FRAGMENTO —
"""
El discurso más antiliberal de Donald Trump
Cuatro palabras resumen el discurso de investidura de Donald Trump: nacionalismo, populismo, proteccionismo y aislacionismo. De estos cuatro rasgos, sólo uno —el último— puede compatibilizarse con el liberalismo: los otros tres son características radicalmente antiliberales y que, en consecuencia, deberían como poco preocupar a cualquier liberal que se precie.
El nacionalismo político consiste en colocar los intereses de un determinado grupo étnico-nacional por encima de los del individuo: no sólo por encima de los de aquellos individuos que no componen ese grupo, sino también de aquellos que sí lo integran. La nación —estrecha y excluyentemente definida— ha de prevalecer sobre los derechos individuales o, visto desde otra perspectiva, los derechos individuales deben someterse a la nación. Puro colectivismo liberticida que diluye la pluralidad de heterogéneos proyectos de vida presentes en cualquier sociedad dentro del magma uniformizador y reduccionista de la estereotipada identidad nacional.
El colectivismo nacionalista ha sido el hilo conductor de todo el discurso de Trump. El presupuesto sobre el que ha construido todo su argumentario: “Somos una nación y el sufrimiento de los demás es nuestro sufrimiento. Compartimos un corazón, un hogar y un destino glorioso”. Unidad de destino en lo universal que, como decíamos, subyuga todo lo particular o todo lo ajeno al vaporoso interés general de la nación: “Nos hemos reunido hoy aquí para emitir un nuevo decreto que va a ser escuchado en todas las ciudades, en todas las capitales extranjeras y en todos los centros de poder. Desde hoy en adelante, un nuevo paradigma gobernará nuestra tierra. De hoy en adelante, Estados Unidos será lo primero: lo primero”.
El populismo es una ideología que contrapone los intereses presuntamente homogéneos del “pueblo” (o de la nación, o de “la gente”) frente a los de otros colectivos enemigos (el establishment, la casta, los ricos, los extranjeros…) a los que, justamente, se culpa de su decadencia. El populismo, a su vez, suele ir asociado al caudillismo: a un líder fuerte que representa las aspiraciones de ese pueblo oprimido y que capitanea su lucha por la liberación hacia la tierra prometida. El discurso populista es una amenaza para las libertades porque oculta la diversidad de intereses en el interior de cualquier pueblo y los equipara todos ellos a los caprichos de un caudillo que se arroga unos poderes extraordinarios para luchar contra los enemigos del pueblo, a saber, contra sus propios enemigos (pues, en muchas ocasiones, los enemigos de unos individuos serán los amigos de otros). Por ejemplo, ¿en qué sentido un exportador chino es enemigo del “pueblo” estadounidense? Puede que sea enemigo de aquellos empresarios y trabajadores que compiten con ese exportador pero, a su vez, será muy amigo de aquellos consumidores que compren su mercancía: el pueblo no tiene una única voz coincidente con la voz del caudillo y cuando se pretende que la tenga será a costa de silenciar las voces discordantes.
"""
MATERIAL PROPORCIONADO —
"""
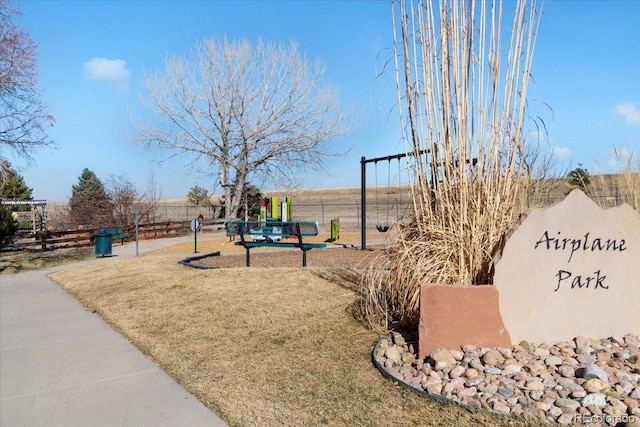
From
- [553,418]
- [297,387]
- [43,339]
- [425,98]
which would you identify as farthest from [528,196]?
[43,339]

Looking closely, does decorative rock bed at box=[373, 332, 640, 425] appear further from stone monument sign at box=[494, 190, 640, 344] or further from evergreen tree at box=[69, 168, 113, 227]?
Answer: evergreen tree at box=[69, 168, 113, 227]

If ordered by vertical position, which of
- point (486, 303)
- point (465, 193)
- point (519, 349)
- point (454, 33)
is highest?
point (454, 33)

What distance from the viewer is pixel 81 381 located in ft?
→ 13.3

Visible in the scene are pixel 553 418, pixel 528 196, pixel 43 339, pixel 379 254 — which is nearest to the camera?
pixel 553 418

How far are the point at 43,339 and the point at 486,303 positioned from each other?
16.4 feet

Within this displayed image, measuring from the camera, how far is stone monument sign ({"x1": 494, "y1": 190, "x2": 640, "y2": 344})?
11.9 ft

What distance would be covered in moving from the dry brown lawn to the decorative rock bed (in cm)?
15

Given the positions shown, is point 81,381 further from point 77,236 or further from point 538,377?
point 77,236

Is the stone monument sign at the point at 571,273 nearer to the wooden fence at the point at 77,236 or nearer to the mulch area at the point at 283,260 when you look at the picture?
the mulch area at the point at 283,260

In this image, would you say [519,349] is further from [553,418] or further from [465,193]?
[465,193]

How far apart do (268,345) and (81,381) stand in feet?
5.42

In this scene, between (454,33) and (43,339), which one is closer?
(454,33)

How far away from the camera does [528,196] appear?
194 inches

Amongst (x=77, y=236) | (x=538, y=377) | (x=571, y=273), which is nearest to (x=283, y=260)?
(x=571, y=273)
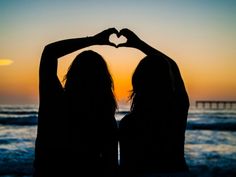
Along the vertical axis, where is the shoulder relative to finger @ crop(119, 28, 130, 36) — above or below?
below

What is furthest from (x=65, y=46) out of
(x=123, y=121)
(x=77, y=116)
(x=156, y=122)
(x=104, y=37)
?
(x=156, y=122)

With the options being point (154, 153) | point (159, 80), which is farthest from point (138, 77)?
point (154, 153)

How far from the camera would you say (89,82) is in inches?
84.4

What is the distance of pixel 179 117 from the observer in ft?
7.13

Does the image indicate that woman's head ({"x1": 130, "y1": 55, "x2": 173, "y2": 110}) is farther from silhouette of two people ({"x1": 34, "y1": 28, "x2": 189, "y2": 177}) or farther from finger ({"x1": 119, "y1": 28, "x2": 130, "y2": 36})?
finger ({"x1": 119, "y1": 28, "x2": 130, "y2": 36})

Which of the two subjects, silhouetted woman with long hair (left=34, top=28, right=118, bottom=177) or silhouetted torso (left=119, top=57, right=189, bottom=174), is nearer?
silhouetted woman with long hair (left=34, top=28, right=118, bottom=177)

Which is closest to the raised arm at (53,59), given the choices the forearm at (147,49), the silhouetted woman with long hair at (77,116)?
the silhouetted woman with long hair at (77,116)

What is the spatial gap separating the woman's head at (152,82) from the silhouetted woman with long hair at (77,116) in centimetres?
20

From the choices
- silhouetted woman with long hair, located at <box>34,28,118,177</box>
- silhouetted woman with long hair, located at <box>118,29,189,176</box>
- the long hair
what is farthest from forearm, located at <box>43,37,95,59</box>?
silhouetted woman with long hair, located at <box>118,29,189,176</box>

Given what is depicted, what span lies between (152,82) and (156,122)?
0.28 meters

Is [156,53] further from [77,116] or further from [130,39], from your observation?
[77,116]

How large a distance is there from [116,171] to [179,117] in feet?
1.95

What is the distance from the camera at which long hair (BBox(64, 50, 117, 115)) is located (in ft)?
6.98

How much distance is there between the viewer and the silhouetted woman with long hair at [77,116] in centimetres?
192
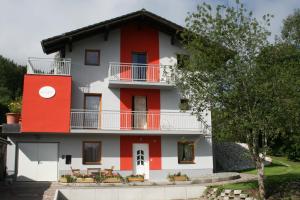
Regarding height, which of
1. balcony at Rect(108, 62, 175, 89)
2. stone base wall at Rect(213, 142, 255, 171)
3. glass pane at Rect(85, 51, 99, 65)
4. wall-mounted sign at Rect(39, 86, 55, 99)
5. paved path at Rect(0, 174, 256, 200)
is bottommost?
paved path at Rect(0, 174, 256, 200)

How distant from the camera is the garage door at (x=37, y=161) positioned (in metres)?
21.6

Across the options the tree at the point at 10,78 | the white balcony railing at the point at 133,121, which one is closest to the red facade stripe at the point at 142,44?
the white balcony railing at the point at 133,121

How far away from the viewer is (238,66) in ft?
52.6

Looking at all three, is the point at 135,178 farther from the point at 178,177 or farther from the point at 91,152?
the point at 91,152

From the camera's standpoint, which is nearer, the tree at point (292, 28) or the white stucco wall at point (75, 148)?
the white stucco wall at point (75, 148)

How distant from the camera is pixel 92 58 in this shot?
2373cm

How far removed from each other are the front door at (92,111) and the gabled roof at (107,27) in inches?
137

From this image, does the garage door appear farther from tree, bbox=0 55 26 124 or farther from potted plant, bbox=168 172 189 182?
tree, bbox=0 55 26 124

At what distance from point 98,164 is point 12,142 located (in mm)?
4981

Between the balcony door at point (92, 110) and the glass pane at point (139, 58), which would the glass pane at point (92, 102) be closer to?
the balcony door at point (92, 110)

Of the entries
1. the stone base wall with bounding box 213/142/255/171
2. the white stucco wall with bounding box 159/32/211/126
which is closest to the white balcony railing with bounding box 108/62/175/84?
the white stucco wall with bounding box 159/32/211/126

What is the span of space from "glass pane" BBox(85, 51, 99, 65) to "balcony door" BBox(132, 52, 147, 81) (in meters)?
2.26

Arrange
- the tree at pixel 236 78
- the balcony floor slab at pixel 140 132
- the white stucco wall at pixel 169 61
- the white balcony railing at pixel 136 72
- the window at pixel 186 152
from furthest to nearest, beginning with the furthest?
the white stucco wall at pixel 169 61, the window at pixel 186 152, the white balcony railing at pixel 136 72, the balcony floor slab at pixel 140 132, the tree at pixel 236 78

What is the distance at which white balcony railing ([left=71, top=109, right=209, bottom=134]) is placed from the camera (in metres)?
22.3
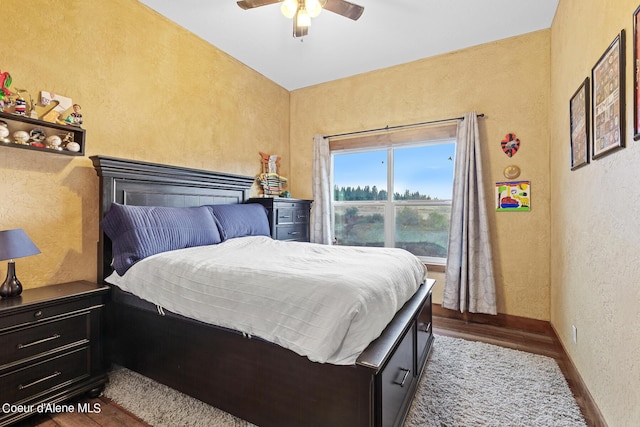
"""
TAREA — Retome el artículo sobre el discurso de investidura de Donald Trump a partir del punto en que se interrumpe. Los registros no guardan relación alguna con el artículo sobre el discurso de investidura de Donald Trump.

RESPUESTA —
Nuevamente, el populismo ha caracterizado el discurso de Trump, quien considera que su presidencia equivale a un empoderamiento del pueblo: “Hoy no estamos simplemente transfiriendo el poder de una administración a otros, sino que le estamos transfiriendo el poder desde Washintgon D. C a vosotros, al pueblo (…) El 20 de enero de 2017 será recordado como el día en que el pueblo se convertirá nuevamente en el gobernante de esta nación”. Evidentemente, al menos durante este 20 de enero, el poder no ha sido devuelto en absoluto a los individuos, sino que simplemente ha sido transferido de la administración Obama a la administración Trump. Y por el hecho de que Trump tenga el poder, no lo adquiere el pueblo: lo adquiere Trump a costa del resto de individuos que componen los EEUU. Acaso Trump planee devolvérselo en el futuro mediante una reducción de las competencias del Estado y una ampliación de las esferas de autonomía individual, pero en tal caso el día histórico no será la fecha en la que él ha accedido a la presidencia, sino la fecha en la que los poderes de la presidencia se hayan vaciado (cosa que está por ver que vaya a suceder, pues casan muy mal las promesas de garantizar empleo o interferir en el comercio con la de devolverle el poder a la gente).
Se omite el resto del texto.